● Exercise aim
The answer should consist of each line below that contains the word "category".

● Provided data
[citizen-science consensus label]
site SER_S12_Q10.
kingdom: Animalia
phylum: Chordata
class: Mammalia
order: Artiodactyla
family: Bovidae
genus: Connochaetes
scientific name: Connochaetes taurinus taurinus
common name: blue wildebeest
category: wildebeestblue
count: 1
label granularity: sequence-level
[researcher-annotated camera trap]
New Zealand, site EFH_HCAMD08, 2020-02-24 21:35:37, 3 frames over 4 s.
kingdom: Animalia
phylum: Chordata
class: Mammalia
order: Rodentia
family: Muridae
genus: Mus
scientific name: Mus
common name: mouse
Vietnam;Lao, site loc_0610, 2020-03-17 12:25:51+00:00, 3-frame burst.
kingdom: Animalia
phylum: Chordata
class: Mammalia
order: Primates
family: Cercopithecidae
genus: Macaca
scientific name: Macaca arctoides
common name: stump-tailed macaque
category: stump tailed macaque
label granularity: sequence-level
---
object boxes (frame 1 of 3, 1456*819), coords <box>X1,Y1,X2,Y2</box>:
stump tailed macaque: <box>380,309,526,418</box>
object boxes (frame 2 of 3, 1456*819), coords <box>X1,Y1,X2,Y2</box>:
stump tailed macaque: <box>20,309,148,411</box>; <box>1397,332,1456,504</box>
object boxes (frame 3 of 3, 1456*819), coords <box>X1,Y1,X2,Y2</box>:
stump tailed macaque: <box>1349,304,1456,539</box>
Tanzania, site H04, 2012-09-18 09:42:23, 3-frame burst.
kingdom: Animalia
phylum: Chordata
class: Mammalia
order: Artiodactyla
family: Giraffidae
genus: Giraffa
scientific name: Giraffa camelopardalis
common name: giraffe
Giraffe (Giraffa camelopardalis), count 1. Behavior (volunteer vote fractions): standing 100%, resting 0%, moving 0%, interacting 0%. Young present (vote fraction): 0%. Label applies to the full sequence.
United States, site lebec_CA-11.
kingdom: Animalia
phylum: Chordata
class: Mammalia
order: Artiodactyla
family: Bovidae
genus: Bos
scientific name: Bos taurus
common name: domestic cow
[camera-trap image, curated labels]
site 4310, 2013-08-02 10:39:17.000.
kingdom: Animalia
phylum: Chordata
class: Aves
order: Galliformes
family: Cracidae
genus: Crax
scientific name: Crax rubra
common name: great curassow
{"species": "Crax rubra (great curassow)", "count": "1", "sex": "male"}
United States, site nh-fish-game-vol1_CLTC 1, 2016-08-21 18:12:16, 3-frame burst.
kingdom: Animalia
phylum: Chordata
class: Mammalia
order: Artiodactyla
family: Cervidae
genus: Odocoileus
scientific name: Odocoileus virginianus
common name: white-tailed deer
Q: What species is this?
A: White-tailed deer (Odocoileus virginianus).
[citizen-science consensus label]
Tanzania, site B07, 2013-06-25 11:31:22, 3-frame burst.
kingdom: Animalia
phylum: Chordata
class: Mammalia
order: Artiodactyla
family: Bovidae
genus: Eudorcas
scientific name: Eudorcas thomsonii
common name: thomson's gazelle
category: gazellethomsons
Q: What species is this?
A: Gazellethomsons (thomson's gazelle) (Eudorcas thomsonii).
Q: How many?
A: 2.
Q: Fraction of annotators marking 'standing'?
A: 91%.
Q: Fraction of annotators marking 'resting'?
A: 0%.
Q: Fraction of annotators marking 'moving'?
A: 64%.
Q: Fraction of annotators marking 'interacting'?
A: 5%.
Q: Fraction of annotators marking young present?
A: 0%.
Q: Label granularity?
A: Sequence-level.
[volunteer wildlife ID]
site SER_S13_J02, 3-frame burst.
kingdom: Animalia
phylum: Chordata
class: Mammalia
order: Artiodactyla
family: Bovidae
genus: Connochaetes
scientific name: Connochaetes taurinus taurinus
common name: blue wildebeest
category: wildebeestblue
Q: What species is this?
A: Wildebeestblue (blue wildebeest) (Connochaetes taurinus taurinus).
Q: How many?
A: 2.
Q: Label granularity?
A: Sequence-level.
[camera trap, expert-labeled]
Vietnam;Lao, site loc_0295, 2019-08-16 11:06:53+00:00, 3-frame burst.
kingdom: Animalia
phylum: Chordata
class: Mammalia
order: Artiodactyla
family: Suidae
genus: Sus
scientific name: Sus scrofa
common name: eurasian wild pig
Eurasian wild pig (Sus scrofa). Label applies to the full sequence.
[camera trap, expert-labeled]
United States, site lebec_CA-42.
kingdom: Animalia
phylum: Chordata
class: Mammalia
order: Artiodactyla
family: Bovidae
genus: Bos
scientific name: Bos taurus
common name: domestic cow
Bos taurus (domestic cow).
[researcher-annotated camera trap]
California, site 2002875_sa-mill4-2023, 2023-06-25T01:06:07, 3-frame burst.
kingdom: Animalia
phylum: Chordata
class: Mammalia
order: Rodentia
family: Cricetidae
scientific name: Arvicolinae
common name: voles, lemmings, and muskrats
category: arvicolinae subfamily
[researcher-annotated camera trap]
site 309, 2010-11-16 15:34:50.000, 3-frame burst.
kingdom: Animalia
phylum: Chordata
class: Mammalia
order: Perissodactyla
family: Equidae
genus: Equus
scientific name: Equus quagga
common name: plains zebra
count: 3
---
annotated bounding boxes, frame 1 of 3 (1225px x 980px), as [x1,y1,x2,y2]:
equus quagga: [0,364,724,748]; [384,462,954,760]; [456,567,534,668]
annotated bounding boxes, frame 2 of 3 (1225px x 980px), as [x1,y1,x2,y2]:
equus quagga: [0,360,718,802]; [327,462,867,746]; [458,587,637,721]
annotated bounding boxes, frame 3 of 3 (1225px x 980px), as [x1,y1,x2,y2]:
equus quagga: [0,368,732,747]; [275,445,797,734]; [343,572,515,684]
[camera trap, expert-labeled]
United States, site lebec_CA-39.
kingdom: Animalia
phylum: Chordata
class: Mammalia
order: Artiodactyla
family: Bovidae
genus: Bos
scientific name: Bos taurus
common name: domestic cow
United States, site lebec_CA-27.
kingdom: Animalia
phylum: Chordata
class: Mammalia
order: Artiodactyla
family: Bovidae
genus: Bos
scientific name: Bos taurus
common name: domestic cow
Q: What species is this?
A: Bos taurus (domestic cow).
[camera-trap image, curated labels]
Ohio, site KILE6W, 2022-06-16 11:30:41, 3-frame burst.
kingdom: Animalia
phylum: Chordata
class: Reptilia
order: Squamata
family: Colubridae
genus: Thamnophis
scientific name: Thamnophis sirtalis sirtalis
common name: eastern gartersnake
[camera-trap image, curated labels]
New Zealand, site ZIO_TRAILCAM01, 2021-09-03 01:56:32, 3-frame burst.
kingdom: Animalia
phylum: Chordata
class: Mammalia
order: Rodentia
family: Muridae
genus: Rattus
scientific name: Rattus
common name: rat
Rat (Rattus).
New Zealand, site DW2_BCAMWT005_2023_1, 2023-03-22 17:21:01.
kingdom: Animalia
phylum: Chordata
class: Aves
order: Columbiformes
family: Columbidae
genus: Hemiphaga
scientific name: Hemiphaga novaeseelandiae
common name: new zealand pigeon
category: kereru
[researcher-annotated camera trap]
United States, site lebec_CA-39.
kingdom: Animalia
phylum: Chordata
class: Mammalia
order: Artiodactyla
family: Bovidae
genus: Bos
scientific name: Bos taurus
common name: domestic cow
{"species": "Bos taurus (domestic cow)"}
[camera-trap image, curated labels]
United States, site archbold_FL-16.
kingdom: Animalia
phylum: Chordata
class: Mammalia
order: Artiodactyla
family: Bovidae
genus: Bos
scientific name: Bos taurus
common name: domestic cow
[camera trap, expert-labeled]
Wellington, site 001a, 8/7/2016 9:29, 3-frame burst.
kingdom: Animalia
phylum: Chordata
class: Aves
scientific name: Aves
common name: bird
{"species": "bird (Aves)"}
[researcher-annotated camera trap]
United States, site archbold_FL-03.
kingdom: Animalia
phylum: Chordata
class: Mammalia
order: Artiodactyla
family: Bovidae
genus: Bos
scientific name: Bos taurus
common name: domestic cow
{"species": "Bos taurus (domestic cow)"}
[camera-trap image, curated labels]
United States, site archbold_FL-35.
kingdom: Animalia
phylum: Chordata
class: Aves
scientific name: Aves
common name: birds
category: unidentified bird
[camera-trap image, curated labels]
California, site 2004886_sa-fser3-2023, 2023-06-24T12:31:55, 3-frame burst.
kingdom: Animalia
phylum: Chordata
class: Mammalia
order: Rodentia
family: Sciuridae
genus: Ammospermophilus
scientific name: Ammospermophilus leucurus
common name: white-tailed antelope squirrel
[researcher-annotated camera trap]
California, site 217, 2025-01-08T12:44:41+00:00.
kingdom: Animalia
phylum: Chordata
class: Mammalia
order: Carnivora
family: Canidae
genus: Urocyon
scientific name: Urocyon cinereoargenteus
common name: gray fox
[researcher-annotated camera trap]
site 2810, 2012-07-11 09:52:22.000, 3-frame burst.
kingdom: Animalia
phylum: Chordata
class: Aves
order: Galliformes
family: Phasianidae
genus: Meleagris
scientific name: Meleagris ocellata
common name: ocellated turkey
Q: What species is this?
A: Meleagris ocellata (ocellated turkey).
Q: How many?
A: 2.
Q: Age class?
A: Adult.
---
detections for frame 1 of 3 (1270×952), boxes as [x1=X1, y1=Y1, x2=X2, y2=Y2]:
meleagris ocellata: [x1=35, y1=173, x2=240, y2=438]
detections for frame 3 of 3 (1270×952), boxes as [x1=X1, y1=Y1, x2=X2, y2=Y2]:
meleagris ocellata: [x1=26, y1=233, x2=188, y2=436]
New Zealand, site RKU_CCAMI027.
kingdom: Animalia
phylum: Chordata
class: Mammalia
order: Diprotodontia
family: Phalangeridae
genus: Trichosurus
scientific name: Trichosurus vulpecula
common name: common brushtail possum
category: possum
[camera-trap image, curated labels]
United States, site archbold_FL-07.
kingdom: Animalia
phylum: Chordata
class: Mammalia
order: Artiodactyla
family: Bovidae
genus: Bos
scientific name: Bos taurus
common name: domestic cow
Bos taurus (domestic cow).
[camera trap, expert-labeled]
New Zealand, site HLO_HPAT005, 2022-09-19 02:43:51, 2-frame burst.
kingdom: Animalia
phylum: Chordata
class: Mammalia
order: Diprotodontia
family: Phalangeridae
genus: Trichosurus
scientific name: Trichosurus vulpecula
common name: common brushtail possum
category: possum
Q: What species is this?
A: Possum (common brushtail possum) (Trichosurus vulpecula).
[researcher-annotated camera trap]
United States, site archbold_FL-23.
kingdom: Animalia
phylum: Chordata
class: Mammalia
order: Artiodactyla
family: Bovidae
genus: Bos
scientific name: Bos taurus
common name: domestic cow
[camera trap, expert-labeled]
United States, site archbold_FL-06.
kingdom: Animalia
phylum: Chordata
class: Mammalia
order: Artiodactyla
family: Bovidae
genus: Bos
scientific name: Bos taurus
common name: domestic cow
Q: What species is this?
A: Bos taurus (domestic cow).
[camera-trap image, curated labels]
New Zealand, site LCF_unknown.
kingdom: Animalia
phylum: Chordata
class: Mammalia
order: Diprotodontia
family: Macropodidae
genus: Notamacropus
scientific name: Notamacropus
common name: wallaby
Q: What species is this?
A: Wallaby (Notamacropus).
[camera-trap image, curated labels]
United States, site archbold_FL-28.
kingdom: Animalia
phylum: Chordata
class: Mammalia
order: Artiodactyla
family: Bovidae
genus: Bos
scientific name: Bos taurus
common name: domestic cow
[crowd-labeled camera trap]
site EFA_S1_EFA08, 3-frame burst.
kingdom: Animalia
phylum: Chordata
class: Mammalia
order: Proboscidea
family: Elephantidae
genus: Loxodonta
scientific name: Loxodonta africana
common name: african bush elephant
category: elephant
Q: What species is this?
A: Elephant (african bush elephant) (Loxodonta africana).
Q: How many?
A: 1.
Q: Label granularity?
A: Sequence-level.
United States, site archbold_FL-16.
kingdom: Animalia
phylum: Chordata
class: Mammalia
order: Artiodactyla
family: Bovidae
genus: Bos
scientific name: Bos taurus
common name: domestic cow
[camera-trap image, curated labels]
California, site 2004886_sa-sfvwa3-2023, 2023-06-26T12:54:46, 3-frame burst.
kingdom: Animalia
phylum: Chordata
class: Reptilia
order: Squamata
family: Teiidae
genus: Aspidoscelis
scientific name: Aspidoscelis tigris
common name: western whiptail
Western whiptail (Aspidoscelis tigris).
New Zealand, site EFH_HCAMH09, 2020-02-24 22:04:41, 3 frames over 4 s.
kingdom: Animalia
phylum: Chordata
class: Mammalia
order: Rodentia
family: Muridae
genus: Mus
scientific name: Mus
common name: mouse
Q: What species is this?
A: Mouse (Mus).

● Answer box
category: wildebeestblue
category: stump tailed macaque
category: gazellethomsons
category: wildebeestblue
category: arvicolinae subfamily
category: kereru
category: unidentified bird
category: possum
category: possum
category: elephant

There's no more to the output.